* _Quoted text_:

Just to be clear, this isn't meant to be written or read by userspace.
The user isn't explicitly requesting the creation of a key with the
gss_cred key type.  It happens automatically when they access an NFS
filesystem mounted with "sec=krb5{,i,p}", using the existing upcall
mechanism to rpc.gssd.  The only difference is that instead of sticking
the resulting gss_cred in the rpc_auth.au_credcache hash table, we're
now creating a key with the address of the gss_cred and storing it in
keyrings.

Note that I didn't even provide a 'read' method for this key type
because the payload isn't intended to be read by users.  However, in the
past some users have requested a 'whoami' type function so they could see
what kerberos principal was used to establish the GSS context.  I was
thinking that would be useful information to output in a 'read' method,
however that information is not currently in the kernel - rpc.gssd would
need to add the initiator principal to the information it writes in the
downcall to the kernel, and I haven't really looked yet to see if it's
feasible to do that without breaking the existing upcall mechanism.

Also, while I'm currently printing some raw addresses in the tracepoints
as well is in the /proc/keys output for this new key type, that is
strictly for my own debugging purposes and that stuff will ultimately be
removed in the final patches.

* _Aim 1_:
Answer these from the message about the gss_cred key type, one line each:
(a) Which daemon does the existing upcall mechanism go to?
(b) Why is there no 'read' method for this key type?
(c) What will be removed in the final patches?
* _Aim 2_: In the rows below, please change "viewer" to "camera" and write out only the lines from the one containing "How far from" through the last row, leaving everything else in them as it is.

* _Stored records_:
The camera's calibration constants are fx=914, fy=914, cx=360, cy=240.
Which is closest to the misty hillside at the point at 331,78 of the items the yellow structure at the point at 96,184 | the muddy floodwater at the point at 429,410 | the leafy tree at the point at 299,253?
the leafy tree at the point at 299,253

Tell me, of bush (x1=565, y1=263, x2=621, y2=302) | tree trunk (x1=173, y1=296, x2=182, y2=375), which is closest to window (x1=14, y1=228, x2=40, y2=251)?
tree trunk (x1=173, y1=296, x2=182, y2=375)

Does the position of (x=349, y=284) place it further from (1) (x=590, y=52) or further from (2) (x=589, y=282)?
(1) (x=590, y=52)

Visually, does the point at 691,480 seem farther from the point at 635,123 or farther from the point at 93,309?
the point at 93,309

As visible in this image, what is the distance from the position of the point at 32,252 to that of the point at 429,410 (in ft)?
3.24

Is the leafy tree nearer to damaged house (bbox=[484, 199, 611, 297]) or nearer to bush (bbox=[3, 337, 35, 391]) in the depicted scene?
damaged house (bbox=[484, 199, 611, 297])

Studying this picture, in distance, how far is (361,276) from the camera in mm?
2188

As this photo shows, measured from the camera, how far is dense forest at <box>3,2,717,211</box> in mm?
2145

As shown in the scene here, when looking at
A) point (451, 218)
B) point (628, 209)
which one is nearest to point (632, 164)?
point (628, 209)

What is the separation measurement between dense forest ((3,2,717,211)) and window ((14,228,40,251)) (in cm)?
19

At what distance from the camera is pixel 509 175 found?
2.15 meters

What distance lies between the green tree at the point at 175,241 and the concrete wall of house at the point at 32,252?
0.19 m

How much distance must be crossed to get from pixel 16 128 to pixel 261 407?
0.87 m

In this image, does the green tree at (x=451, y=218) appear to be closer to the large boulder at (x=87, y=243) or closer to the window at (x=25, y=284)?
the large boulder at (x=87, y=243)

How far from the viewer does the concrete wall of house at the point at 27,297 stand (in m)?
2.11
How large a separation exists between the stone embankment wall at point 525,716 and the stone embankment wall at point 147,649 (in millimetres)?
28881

* _Task solution 1_:
(a) rpc.gssd
(b) The payload isn't intended to be read by users.
(c) The raw addresses printed in the tracepoints and in the /proc/keys output for the new key type.

* _Task solution 2_:
How far from the camera does the concrete wall of house at the point at 27,297 stand (in m)?
2.11
How large a separation exists between the stone embankment wall at point 525,716 and the stone embankment wall at point 147,649 (in millimetres)?
28881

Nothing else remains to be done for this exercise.